In the spirit of Women’s History Month, I would like to share with all my readers two of my favorite female artists. It’s a shame that not many people know about these two artists, because their music is astounding. The two artists are Judee Sill and Karen Dalton.
I have a soft spot for Americana/bluegrass/folk. While I will probably forever maintain my aversion to pop country music, Dalton’s style will never be disappointing for me. Dalton was born in Texas and raised in Oklahoma’s very own Enid! She moved to New York when she was 21, and became a part of the Greenwich Village scene, which included famous artists such as Bob Dylan. In 2004, Dylan said of Dalton “My favorite singer was Karen Dalton. Karen had a voice like Billie Holiday and played guitar like Jimmy Reed…”
She did not like the spotlight and preferred smaller intimate shows as opposed to large performances, which kept her mostly obscure even in her own day. During her time she produced only two studio albums, all of which were folk songs arranged by her. In other words, she did not write much, but the way she put the arrangements together revealed her artistic inclination. The commercial failure of her album, In My Own Time, along with other family factors led to substance abuse, and Dalton slipped away from public eye and ended up dying on March 19th, 1993 at the age of 55.

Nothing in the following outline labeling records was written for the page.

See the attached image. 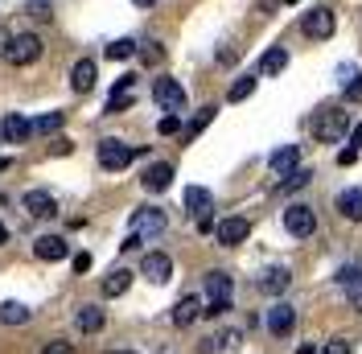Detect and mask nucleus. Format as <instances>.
Masks as SVG:
<instances>
[{
	"instance_id": "1",
	"label": "nucleus",
	"mask_w": 362,
	"mask_h": 354,
	"mask_svg": "<svg viewBox=\"0 0 362 354\" xmlns=\"http://www.w3.org/2000/svg\"><path fill=\"white\" fill-rule=\"evenodd\" d=\"M230 292H235V280L226 276V272H206V309L210 317H223L226 309H230Z\"/></svg>"
},
{
	"instance_id": "2",
	"label": "nucleus",
	"mask_w": 362,
	"mask_h": 354,
	"mask_svg": "<svg viewBox=\"0 0 362 354\" xmlns=\"http://www.w3.org/2000/svg\"><path fill=\"white\" fill-rule=\"evenodd\" d=\"M37 58H42V38H37V33H17V38H8V50H4V62H8V67L25 70V67H33Z\"/></svg>"
},
{
	"instance_id": "3",
	"label": "nucleus",
	"mask_w": 362,
	"mask_h": 354,
	"mask_svg": "<svg viewBox=\"0 0 362 354\" xmlns=\"http://www.w3.org/2000/svg\"><path fill=\"white\" fill-rule=\"evenodd\" d=\"M350 132V115L341 108H334V111H321L313 120V136H317V144H338L341 136Z\"/></svg>"
},
{
	"instance_id": "4",
	"label": "nucleus",
	"mask_w": 362,
	"mask_h": 354,
	"mask_svg": "<svg viewBox=\"0 0 362 354\" xmlns=\"http://www.w3.org/2000/svg\"><path fill=\"white\" fill-rule=\"evenodd\" d=\"M284 231H288L293 239H309V235L317 231L313 206H305V202H293V206L284 210Z\"/></svg>"
},
{
	"instance_id": "5",
	"label": "nucleus",
	"mask_w": 362,
	"mask_h": 354,
	"mask_svg": "<svg viewBox=\"0 0 362 354\" xmlns=\"http://www.w3.org/2000/svg\"><path fill=\"white\" fill-rule=\"evenodd\" d=\"M136 149L132 144H124V140H103L99 144V165L107 169V173H124L128 165H132Z\"/></svg>"
},
{
	"instance_id": "6",
	"label": "nucleus",
	"mask_w": 362,
	"mask_h": 354,
	"mask_svg": "<svg viewBox=\"0 0 362 354\" xmlns=\"http://www.w3.org/2000/svg\"><path fill=\"white\" fill-rule=\"evenodd\" d=\"M165 227H169V219L157 206H140L132 215V235H140V239H157V235H165Z\"/></svg>"
},
{
	"instance_id": "7",
	"label": "nucleus",
	"mask_w": 362,
	"mask_h": 354,
	"mask_svg": "<svg viewBox=\"0 0 362 354\" xmlns=\"http://www.w3.org/2000/svg\"><path fill=\"white\" fill-rule=\"evenodd\" d=\"M334 25H338V17H334L329 8H313V13H305L300 33L313 38V42H325V38H334Z\"/></svg>"
},
{
	"instance_id": "8",
	"label": "nucleus",
	"mask_w": 362,
	"mask_h": 354,
	"mask_svg": "<svg viewBox=\"0 0 362 354\" xmlns=\"http://www.w3.org/2000/svg\"><path fill=\"white\" fill-rule=\"evenodd\" d=\"M140 276L153 280V285H165V280H173V260H169L165 251H148V256L140 260Z\"/></svg>"
},
{
	"instance_id": "9",
	"label": "nucleus",
	"mask_w": 362,
	"mask_h": 354,
	"mask_svg": "<svg viewBox=\"0 0 362 354\" xmlns=\"http://www.w3.org/2000/svg\"><path fill=\"white\" fill-rule=\"evenodd\" d=\"M214 235H218V244L223 247H239L251 235V222L243 219V215H230V219H223L218 227H214Z\"/></svg>"
},
{
	"instance_id": "10",
	"label": "nucleus",
	"mask_w": 362,
	"mask_h": 354,
	"mask_svg": "<svg viewBox=\"0 0 362 354\" xmlns=\"http://www.w3.org/2000/svg\"><path fill=\"white\" fill-rule=\"evenodd\" d=\"M153 99H157L165 111H181L185 108V91H181L177 79H157V83H153Z\"/></svg>"
},
{
	"instance_id": "11",
	"label": "nucleus",
	"mask_w": 362,
	"mask_h": 354,
	"mask_svg": "<svg viewBox=\"0 0 362 354\" xmlns=\"http://www.w3.org/2000/svg\"><path fill=\"white\" fill-rule=\"evenodd\" d=\"M264 326H268V333H276V338H288V333H293V326H296V309L280 301V305H272V309H268Z\"/></svg>"
},
{
	"instance_id": "12",
	"label": "nucleus",
	"mask_w": 362,
	"mask_h": 354,
	"mask_svg": "<svg viewBox=\"0 0 362 354\" xmlns=\"http://www.w3.org/2000/svg\"><path fill=\"white\" fill-rule=\"evenodd\" d=\"M95 83H99V62L95 58H78L74 70H70V87L78 95H87V91H95Z\"/></svg>"
},
{
	"instance_id": "13",
	"label": "nucleus",
	"mask_w": 362,
	"mask_h": 354,
	"mask_svg": "<svg viewBox=\"0 0 362 354\" xmlns=\"http://www.w3.org/2000/svg\"><path fill=\"white\" fill-rule=\"evenodd\" d=\"M33 256H37L42 264H58V260L70 256V244L62 239V235H42V239L33 244Z\"/></svg>"
},
{
	"instance_id": "14",
	"label": "nucleus",
	"mask_w": 362,
	"mask_h": 354,
	"mask_svg": "<svg viewBox=\"0 0 362 354\" xmlns=\"http://www.w3.org/2000/svg\"><path fill=\"white\" fill-rule=\"evenodd\" d=\"M268 169L276 177H288L300 169V144H284V149H276V153L268 156Z\"/></svg>"
},
{
	"instance_id": "15",
	"label": "nucleus",
	"mask_w": 362,
	"mask_h": 354,
	"mask_svg": "<svg viewBox=\"0 0 362 354\" xmlns=\"http://www.w3.org/2000/svg\"><path fill=\"white\" fill-rule=\"evenodd\" d=\"M140 185L148 190V194H160V190H169L173 185V165L169 161H157V165H148L144 177H140Z\"/></svg>"
},
{
	"instance_id": "16",
	"label": "nucleus",
	"mask_w": 362,
	"mask_h": 354,
	"mask_svg": "<svg viewBox=\"0 0 362 354\" xmlns=\"http://www.w3.org/2000/svg\"><path fill=\"white\" fill-rule=\"evenodd\" d=\"M198 317H202V297H198V292H185L177 305H173V326L185 330V326H194Z\"/></svg>"
},
{
	"instance_id": "17",
	"label": "nucleus",
	"mask_w": 362,
	"mask_h": 354,
	"mask_svg": "<svg viewBox=\"0 0 362 354\" xmlns=\"http://www.w3.org/2000/svg\"><path fill=\"white\" fill-rule=\"evenodd\" d=\"M25 210H29L33 219H54V215H58V202H54L49 190H29V194H25Z\"/></svg>"
},
{
	"instance_id": "18",
	"label": "nucleus",
	"mask_w": 362,
	"mask_h": 354,
	"mask_svg": "<svg viewBox=\"0 0 362 354\" xmlns=\"http://www.w3.org/2000/svg\"><path fill=\"white\" fill-rule=\"evenodd\" d=\"M132 87H136V74H124L119 83H115V91H112V99H107V115H119V111H128L132 108Z\"/></svg>"
},
{
	"instance_id": "19",
	"label": "nucleus",
	"mask_w": 362,
	"mask_h": 354,
	"mask_svg": "<svg viewBox=\"0 0 362 354\" xmlns=\"http://www.w3.org/2000/svg\"><path fill=\"white\" fill-rule=\"evenodd\" d=\"M288 285H293V272L288 268H268L264 276H259V292H268V297H280V292H288Z\"/></svg>"
},
{
	"instance_id": "20",
	"label": "nucleus",
	"mask_w": 362,
	"mask_h": 354,
	"mask_svg": "<svg viewBox=\"0 0 362 354\" xmlns=\"http://www.w3.org/2000/svg\"><path fill=\"white\" fill-rule=\"evenodd\" d=\"M185 210H189L194 219L214 215V198H210V190H202V185H189V190H185Z\"/></svg>"
},
{
	"instance_id": "21",
	"label": "nucleus",
	"mask_w": 362,
	"mask_h": 354,
	"mask_svg": "<svg viewBox=\"0 0 362 354\" xmlns=\"http://www.w3.org/2000/svg\"><path fill=\"white\" fill-rule=\"evenodd\" d=\"M29 132H33V124H29L25 115H17V111L0 120V136H4L8 144H21V140H25V136H29Z\"/></svg>"
},
{
	"instance_id": "22",
	"label": "nucleus",
	"mask_w": 362,
	"mask_h": 354,
	"mask_svg": "<svg viewBox=\"0 0 362 354\" xmlns=\"http://www.w3.org/2000/svg\"><path fill=\"white\" fill-rule=\"evenodd\" d=\"M103 297H124V292H128V288H132V272H128V268H115V272H107V276H103Z\"/></svg>"
},
{
	"instance_id": "23",
	"label": "nucleus",
	"mask_w": 362,
	"mask_h": 354,
	"mask_svg": "<svg viewBox=\"0 0 362 354\" xmlns=\"http://www.w3.org/2000/svg\"><path fill=\"white\" fill-rule=\"evenodd\" d=\"M74 326L83 333H99L103 330V309H99V305H83V309L74 313Z\"/></svg>"
},
{
	"instance_id": "24",
	"label": "nucleus",
	"mask_w": 362,
	"mask_h": 354,
	"mask_svg": "<svg viewBox=\"0 0 362 354\" xmlns=\"http://www.w3.org/2000/svg\"><path fill=\"white\" fill-rule=\"evenodd\" d=\"M338 210H341V219H350V222H362V190H341V198H338Z\"/></svg>"
},
{
	"instance_id": "25",
	"label": "nucleus",
	"mask_w": 362,
	"mask_h": 354,
	"mask_svg": "<svg viewBox=\"0 0 362 354\" xmlns=\"http://www.w3.org/2000/svg\"><path fill=\"white\" fill-rule=\"evenodd\" d=\"M288 67V50H280V45H272L268 54H264V58H259V74H280V70Z\"/></svg>"
},
{
	"instance_id": "26",
	"label": "nucleus",
	"mask_w": 362,
	"mask_h": 354,
	"mask_svg": "<svg viewBox=\"0 0 362 354\" xmlns=\"http://www.w3.org/2000/svg\"><path fill=\"white\" fill-rule=\"evenodd\" d=\"M0 321H4V326H25V321H29V309H25L21 301H4V305H0Z\"/></svg>"
},
{
	"instance_id": "27",
	"label": "nucleus",
	"mask_w": 362,
	"mask_h": 354,
	"mask_svg": "<svg viewBox=\"0 0 362 354\" xmlns=\"http://www.w3.org/2000/svg\"><path fill=\"white\" fill-rule=\"evenodd\" d=\"M251 95H255V79H251V74L235 79V83H230V91H226V99H230V103H243V99H251Z\"/></svg>"
},
{
	"instance_id": "28",
	"label": "nucleus",
	"mask_w": 362,
	"mask_h": 354,
	"mask_svg": "<svg viewBox=\"0 0 362 354\" xmlns=\"http://www.w3.org/2000/svg\"><path fill=\"white\" fill-rule=\"evenodd\" d=\"M309 181H313V173H309V169H296V173L280 177V185H276V190H280V194H293V190H305Z\"/></svg>"
},
{
	"instance_id": "29",
	"label": "nucleus",
	"mask_w": 362,
	"mask_h": 354,
	"mask_svg": "<svg viewBox=\"0 0 362 354\" xmlns=\"http://www.w3.org/2000/svg\"><path fill=\"white\" fill-rule=\"evenodd\" d=\"M103 54H107L112 62H124V58H132V54H136V42H132V38H119V42H112Z\"/></svg>"
},
{
	"instance_id": "30",
	"label": "nucleus",
	"mask_w": 362,
	"mask_h": 354,
	"mask_svg": "<svg viewBox=\"0 0 362 354\" xmlns=\"http://www.w3.org/2000/svg\"><path fill=\"white\" fill-rule=\"evenodd\" d=\"M214 111H218V108H202V111H198V115L189 120V128H185V136H189V140H194V136H202L206 128H210V120H214Z\"/></svg>"
},
{
	"instance_id": "31",
	"label": "nucleus",
	"mask_w": 362,
	"mask_h": 354,
	"mask_svg": "<svg viewBox=\"0 0 362 354\" xmlns=\"http://www.w3.org/2000/svg\"><path fill=\"white\" fill-rule=\"evenodd\" d=\"M62 124H66V115H62V111H49V115H42V120H37V124H33V132H58V128H62Z\"/></svg>"
},
{
	"instance_id": "32",
	"label": "nucleus",
	"mask_w": 362,
	"mask_h": 354,
	"mask_svg": "<svg viewBox=\"0 0 362 354\" xmlns=\"http://www.w3.org/2000/svg\"><path fill=\"white\" fill-rule=\"evenodd\" d=\"M341 288H350V285H358L362 280V264H346V268H338V276H334Z\"/></svg>"
},
{
	"instance_id": "33",
	"label": "nucleus",
	"mask_w": 362,
	"mask_h": 354,
	"mask_svg": "<svg viewBox=\"0 0 362 354\" xmlns=\"http://www.w3.org/2000/svg\"><path fill=\"white\" fill-rule=\"evenodd\" d=\"M341 99H346V103H362V74L346 79V91H341Z\"/></svg>"
},
{
	"instance_id": "34",
	"label": "nucleus",
	"mask_w": 362,
	"mask_h": 354,
	"mask_svg": "<svg viewBox=\"0 0 362 354\" xmlns=\"http://www.w3.org/2000/svg\"><path fill=\"white\" fill-rule=\"evenodd\" d=\"M157 132H160V136H177V132H181V120H177V111H169V115L160 120V124H157Z\"/></svg>"
},
{
	"instance_id": "35",
	"label": "nucleus",
	"mask_w": 362,
	"mask_h": 354,
	"mask_svg": "<svg viewBox=\"0 0 362 354\" xmlns=\"http://www.w3.org/2000/svg\"><path fill=\"white\" fill-rule=\"evenodd\" d=\"M321 354H350V338H334V342H325Z\"/></svg>"
},
{
	"instance_id": "36",
	"label": "nucleus",
	"mask_w": 362,
	"mask_h": 354,
	"mask_svg": "<svg viewBox=\"0 0 362 354\" xmlns=\"http://www.w3.org/2000/svg\"><path fill=\"white\" fill-rule=\"evenodd\" d=\"M29 17L45 21V17H49V4H45V0H33V4H29Z\"/></svg>"
},
{
	"instance_id": "37",
	"label": "nucleus",
	"mask_w": 362,
	"mask_h": 354,
	"mask_svg": "<svg viewBox=\"0 0 362 354\" xmlns=\"http://www.w3.org/2000/svg\"><path fill=\"white\" fill-rule=\"evenodd\" d=\"M346 297H350V305H354V309L362 313V280H358V285H350V288H346Z\"/></svg>"
},
{
	"instance_id": "38",
	"label": "nucleus",
	"mask_w": 362,
	"mask_h": 354,
	"mask_svg": "<svg viewBox=\"0 0 362 354\" xmlns=\"http://www.w3.org/2000/svg\"><path fill=\"white\" fill-rule=\"evenodd\" d=\"M140 54H144V62H160V45L157 42H144V50H140Z\"/></svg>"
},
{
	"instance_id": "39",
	"label": "nucleus",
	"mask_w": 362,
	"mask_h": 354,
	"mask_svg": "<svg viewBox=\"0 0 362 354\" xmlns=\"http://www.w3.org/2000/svg\"><path fill=\"white\" fill-rule=\"evenodd\" d=\"M74 272H78V276L90 272V251H78V256H74Z\"/></svg>"
},
{
	"instance_id": "40",
	"label": "nucleus",
	"mask_w": 362,
	"mask_h": 354,
	"mask_svg": "<svg viewBox=\"0 0 362 354\" xmlns=\"http://www.w3.org/2000/svg\"><path fill=\"white\" fill-rule=\"evenodd\" d=\"M42 354H74V346H70V342H49Z\"/></svg>"
},
{
	"instance_id": "41",
	"label": "nucleus",
	"mask_w": 362,
	"mask_h": 354,
	"mask_svg": "<svg viewBox=\"0 0 362 354\" xmlns=\"http://www.w3.org/2000/svg\"><path fill=\"white\" fill-rule=\"evenodd\" d=\"M354 161H358V149H354V144H350V149H341V153H338V165H354Z\"/></svg>"
},
{
	"instance_id": "42",
	"label": "nucleus",
	"mask_w": 362,
	"mask_h": 354,
	"mask_svg": "<svg viewBox=\"0 0 362 354\" xmlns=\"http://www.w3.org/2000/svg\"><path fill=\"white\" fill-rule=\"evenodd\" d=\"M350 140H354V149L362 153V124H354V128H350Z\"/></svg>"
},
{
	"instance_id": "43",
	"label": "nucleus",
	"mask_w": 362,
	"mask_h": 354,
	"mask_svg": "<svg viewBox=\"0 0 362 354\" xmlns=\"http://www.w3.org/2000/svg\"><path fill=\"white\" fill-rule=\"evenodd\" d=\"M293 354H317V346H313V342H300V346H296Z\"/></svg>"
},
{
	"instance_id": "44",
	"label": "nucleus",
	"mask_w": 362,
	"mask_h": 354,
	"mask_svg": "<svg viewBox=\"0 0 362 354\" xmlns=\"http://www.w3.org/2000/svg\"><path fill=\"white\" fill-rule=\"evenodd\" d=\"M276 4L280 0H259V13H276Z\"/></svg>"
},
{
	"instance_id": "45",
	"label": "nucleus",
	"mask_w": 362,
	"mask_h": 354,
	"mask_svg": "<svg viewBox=\"0 0 362 354\" xmlns=\"http://www.w3.org/2000/svg\"><path fill=\"white\" fill-rule=\"evenodd\" d=\"M4 50H8V33L0 29V62H4Z\"/></svg>"
},
{
	"instance_id": "46",
	"label": "nucleus",
	"mask_w": 362,
	"mask_h": 354,
	"mask_svg": "<svg viewBox=\"0 0 362 354\" xmlns=\"http://www.w3.org/2000/svg\"><path fill=\"white\" fill-rule=\"evenodd\" d=\"M8 244V227H4V222H0V247Z\"/></svg>"
},
{
	"instance_id": "47",
	"label": "nucleus",
	"mask_w": 362,
	"mask_h": 354,
	"mask_svg": "<svg viewBox=\"0 0 362 354\" xmlns=\"http://www.w3.org/2000/svg\"><path fill=\"white\" fill-rule=\"evenodd\" d=\"M132 4H140V8H153V4H157V0H132Z\"/></svg>"
},
{
	"instance_id": "48",
	"label": "nucleus",
	"mask_w": 362,
	"mask_h": 354,
	"mask_svg": "<svg viewBox=\"0 0 362 354\" xmlns=\"http://www.w3.org/2000/svg\"><path fill=\"white\" fill-rule=\"evenodd\" d=\"M107 354H132V350H107Z\"/></svg>"
},
{
	"instance_id": "49",
	"label": "nucleus",
	"mask_w": 362,
	"mask_h": 354,
	"mask_svg": "<svg viewBox=\"0 0 362 354\" xmlns=\"http://www.w3.org/2000/svg\"><path fill=\"white\" fill-rule=\"evenodd\" d=\"M284 4H300V0H284Z\"/></svg>"
}]
</instances>
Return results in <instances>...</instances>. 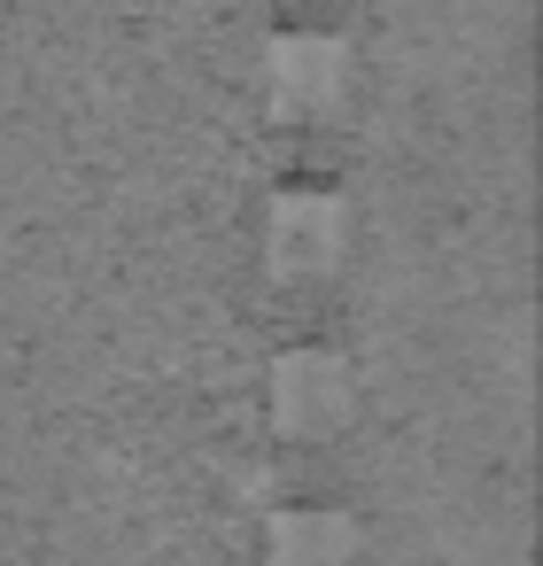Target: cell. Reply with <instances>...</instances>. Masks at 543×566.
I'll return each mask as SVG.
<instances>
[{"mask_svg":"<svg viewBox=\"0 0 543 566\" xmlns=\"http://www.w3.org/2000/svg\"><path fill=\"white\" fill-rule=\"evenodd\" d=\"M357 388H349V365L326 357V349H288L272 365V427L288 442H326L342 419H349Z\"/></svg>","mask_w":543,"mask_h":566,"instance_id":"7a4b0ae2","label":"cell"},{"mask_svg":"<svg viewBox=\"0 0 543 566\" xmlns=\"http://www.w3.org/2000/svg\"><path fill=\"white\" fill-rule=\"evenodd\" d=\"M342 256H349V218H342L334 195H280V202H272V226H264V264H272V280L311 287V280H326Z\"/></svg>","mask_w":543,"mask_h":566,"instance_id":"6da1fadb","label":"cell"},{"mask_svg":"<svg viewBox=\"0 0 543 566\" xmlns=\"http://www.w3.org/2000/svg\"><path fill=\"white\" fill-rule=\"evenodd\" d=\"M342 78H349V55L334 40H311V32H295V40H280L264 55V94H272V117H288V125L334 117L342 109Z\"/></svg>","mask_w":543,"mask_h":566,"instance_id":"3957f363","label":"cell"},{"mask_svg":"<svg viewBox=\"0 0 543 566\" xmlns=\"http://www.w3.org/2000/svg\"><path fill=\"white\" fill-rule=\"evenodd\" d=\"M349 558H357V527L342 512L295 504L272 520V566H349Z\"/></svg>","mask_w":543,"mask_h":566,"instance_id":"277c9868","label":"cell"}]
</instances>
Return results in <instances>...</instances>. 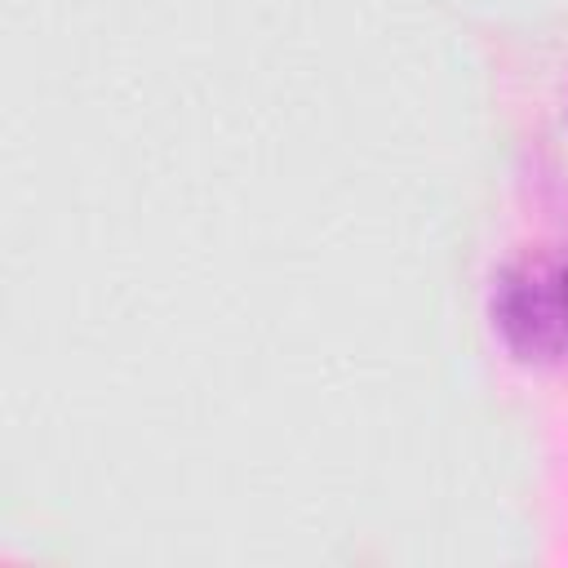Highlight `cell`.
<instances>
[{
    "instance_id": "1",
    "label": "cell",
    "mask_w": 568,
    "mask_h": 568,
    "mask_svg": "<svg viewBox=\"0 0 568 568\" xmlns=\"http://www.w3.org/2000/svg\"><path fill=\"white\" fill-rule=\"evenodd\" d=\"M497 328L528 359L568 355V248L519 262L497 288Z\"/></svg>"
}]
</instances>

In the In My Own Time album liner notes, a guy named Lenny Kaye says this: “She had the Beat spirit as well, the existential angst which felt life was dark, perpetually in pain, and that was how you became your art, if you were a real artist.”
This is her essence, and it is one that resonates with me constantly.
Her most famous song, “Something on Your Mind,” captures the notion of a haunting feeling that cannot quite be pinned down or explained. The feeling that says: there’s something going on that needs to be boxed and dissected, but it is elusive and difficult to find. Her crooning voice emphasizes the longing and ineffability of such a feeling.
“Maybe another day you’ll want to feel another way, you can’t stop crying
You haven’t got a thing to say, you feel you want to run away
There’s no use trying, anyway
I’ve seen the writing on the wall
Who cannot maintain will always fall
Well, you know, you can’t make it without ever even trying.”
Whoa. Judee Sill. I discovered her through the Hollies, who covered her song “Jesus Was a Crossmaker.” I loved the tune of “Jesus Was a Crossmaker,” but the somewhat enigmatic lyrics captured my attention, leading me to peruse the rest of her namesake album, Judee Sill.
Sill had a difficult life. Growing up, she got into a lot of trouble. According to the all-knowing source of Wikipedia, in high school she robbed liquor stores and gas stations with some random dude she met, which led to her spending 9 months in a reformatory school where she learned gospel songs. Her father, mother and brother all passed away rather early and Sill’s lyrics carry the weight of these losses and the conflicting nature of a rebellious soul who sees something beautiful in religious expression, which is why I absolutely love her music. She worked with Graham Nash and David Crosby in producing her first album in 1971, and then her second album released in 1973. After that, she faded into obscurity, and ended up passing away from a heroin addiction.
As a prime example of religious images permeating her songs, “The Lamb Ran Away With the Crown” reveals a conflicted artist struggling with the nature of grace, or perhaps the elusiveness and unfairness of religious promises. I’m not really sure. But I think the song is very beautiful and carries the tension inherent within intense religious experiences.
“Once a demon lived in my brow
I screamed and wailed and I cursed out loud
And I sailed through the clouds on ten crested cardinals
To guard my battleground
But I laughed so hard I cried
And the lamb ran away with the crown…”
These two artists both rambled through life and sought the intangible and the beautiful, despite rather inconvenient life circumstances. There’s something in each of these singers that captures a yearning for the uncontainable. Dalton’s voice and arrangements, Sill’s lyrics – the word I keep coming to is ineffable. Dalton’s unconventional voice sometimes breaks as it scrapes the limit of its own reach, but then something happens just after that (for me) – she keeps going. She’s not bothered at all by this, and it’s just really really beautiful. Sill uses these highly descriptive religious images to process and explore what I believe was her addiction and her difficult life. The sweeping orchestral arrangements, inspired in part by Bach, are quite moving.
I don’t know if Dalton and Sill are for everyone, but I know there are individuals out there who have ears to hear what it is that they are reaching for. I love these two artists, and I hope that their music continues to find a home in people’s hearts and minds, like it certainly has in mine.